PROBLEM TO SOLVE
Write out every line of the material exactly as it appears.

RECORDS SHOWN
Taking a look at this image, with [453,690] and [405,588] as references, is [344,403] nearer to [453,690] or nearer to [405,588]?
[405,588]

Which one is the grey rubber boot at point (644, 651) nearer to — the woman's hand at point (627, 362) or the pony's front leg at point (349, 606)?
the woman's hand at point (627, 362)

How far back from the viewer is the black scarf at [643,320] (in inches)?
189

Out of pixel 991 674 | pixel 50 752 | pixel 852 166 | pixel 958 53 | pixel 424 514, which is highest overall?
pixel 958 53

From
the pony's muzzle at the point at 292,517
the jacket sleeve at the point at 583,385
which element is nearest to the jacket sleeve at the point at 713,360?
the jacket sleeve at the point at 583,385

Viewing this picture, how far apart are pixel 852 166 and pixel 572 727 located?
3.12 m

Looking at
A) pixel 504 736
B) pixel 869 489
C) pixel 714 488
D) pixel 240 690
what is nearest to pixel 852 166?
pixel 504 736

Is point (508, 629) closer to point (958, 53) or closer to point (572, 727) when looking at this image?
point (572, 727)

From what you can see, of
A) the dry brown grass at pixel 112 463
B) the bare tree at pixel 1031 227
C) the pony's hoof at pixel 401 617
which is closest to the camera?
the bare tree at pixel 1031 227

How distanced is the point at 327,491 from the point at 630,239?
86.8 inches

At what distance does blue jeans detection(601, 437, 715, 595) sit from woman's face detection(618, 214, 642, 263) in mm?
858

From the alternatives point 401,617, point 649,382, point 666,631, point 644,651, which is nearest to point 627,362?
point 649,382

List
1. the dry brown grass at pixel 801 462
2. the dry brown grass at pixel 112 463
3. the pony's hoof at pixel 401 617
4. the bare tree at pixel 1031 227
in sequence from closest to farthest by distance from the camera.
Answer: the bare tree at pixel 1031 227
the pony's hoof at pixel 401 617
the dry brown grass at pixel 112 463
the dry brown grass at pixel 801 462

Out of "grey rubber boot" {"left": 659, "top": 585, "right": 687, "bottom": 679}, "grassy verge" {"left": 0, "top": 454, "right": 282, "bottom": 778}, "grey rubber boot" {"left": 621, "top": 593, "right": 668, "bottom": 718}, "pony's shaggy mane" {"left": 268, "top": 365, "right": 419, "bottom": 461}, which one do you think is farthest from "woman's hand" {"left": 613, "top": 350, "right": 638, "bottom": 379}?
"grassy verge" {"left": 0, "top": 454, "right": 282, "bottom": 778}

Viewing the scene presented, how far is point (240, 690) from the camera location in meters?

WRITTEN REPLY
Taking a look at this image, with [453,690] and [405,588] as references, is [344,403] nearer to [453,690] or nearer to [405,588]?
[405,588]

Which one is the grey rubber boot at point (644, 651) nearer to — the woman's hand at point (627, 362) or the pony's front leg at point (349, 606)?
the woman's hand at point (627, 362)

How far back from the viewer is the black scarf at [643,320] (in inches)?
189

Out of pixel 991 674 | pixel 50 752 | pixel 852 166 | pixel 958 53 | pixel 424 514, which is highest overall?
pixel 958 53

From
the pony's muzzle at the point at 292,517
the jacket sleeve at the point at 583,385
which element is nearest to the jacket sleeve at the point at 713,360?
the jacket sleeve at the point at 583,385

Viewing this picture, how far apart are pixel 852 166 and pixel 572 727 located?
3.12 m

Looking at
A) pixel 504 736
B) pixel 869 489
C) pixel 714 488
D) pixel 240 690
what is nearest to pixel 852 166?
pixel 504 736

Is point (508, 629) closer to point (958, 53) or closer to point (572, 727) when looking at this image?
point (572, 727)

From what you can see, of
A) the dry brown grass at pixel 112 463
B) the bare tree at pixel 1031 227
C) the pony's hoof at pixel 401 617
which is closest to the camera?
the bare tree at pixel 1031 227

How distanced is the point at 327,491 from the point at 630,239?
86.8 inches

At what distance does blue jeans detection(601, 437, 715, 595) sit from woman's face detection(618, 214, 642, 263) in mm?
858

From the alternatives point 401,617, point 649,382, point 666,631, point 644,651, which is nearest to point 627,362?
point 649,382

List
1. the dry brown grass at pixel 801 462
2. the dry brown grass at pixel 112 463
3. the pony's hoof at pixel 401 617
4. the bare tree at pixel 1031 227
in sequence from closest to farthest by distance from the camera.
Answer: the bare tree at pixel 1031 227
the pony's hoof at pixel 401 617
the dry brown grass at pixel 112 463
the dry brown grass at pixel 801 462

Out of "grey rubber boot" {"left": 659, "top": 585, "right": 687, "bottom": 679}, "grassy verge" {"left": 0, "top": 454, "right": 282, "bottom": 778}, "grey rubber boot" {"left": 621, "top": 593, "right": 668, "bottom": 718}, "pony's shaggy mane" {"left": 268, "top": 365, "right": 419, "bottom": 461}, which one do you think is farthest from "woman's hand" {"left": 613, "top": 350, "right": 638, "bottom": 379}?
"grassy verge" {"left": 0, "top": 454, "right": 282, "bottom": 778}

Viewing the scene presented, how far is point (240, 690) from the camera location in meters?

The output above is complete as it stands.